[WHAT TO WORK ON] The answer should contain every record below, output exactly.

Stored data entries
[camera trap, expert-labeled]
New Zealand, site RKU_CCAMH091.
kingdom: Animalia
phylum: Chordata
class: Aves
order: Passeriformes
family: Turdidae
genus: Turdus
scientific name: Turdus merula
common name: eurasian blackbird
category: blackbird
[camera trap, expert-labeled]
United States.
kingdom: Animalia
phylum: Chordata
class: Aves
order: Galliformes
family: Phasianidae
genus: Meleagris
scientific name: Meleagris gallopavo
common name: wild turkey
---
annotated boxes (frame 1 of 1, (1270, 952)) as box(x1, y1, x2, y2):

[TASK SOLUTION]
[camera trap, expert-labeled]
New Zealand, site RKU_CCAMH091.
kingdom: Animalia
phylum: Chordata
class: Aves
order: Passeriformes
family: Turdidae
genus: Turdus
scientific name: Turdus merula
common name: eurasian blackbird
category: blackbird
[camera trap, expert-labeled]
United States.
kingdom: Animalia
phylum: Chordata
class: Aves
order: Galliformes
family: Phasianidae
genus: Meleagris
scientific name: Meleagris gallopavo
common name: wild turkey
---
annotated boxes (frame 1 of 1, (1270, 952)) as box(x1, y1, x2, y2):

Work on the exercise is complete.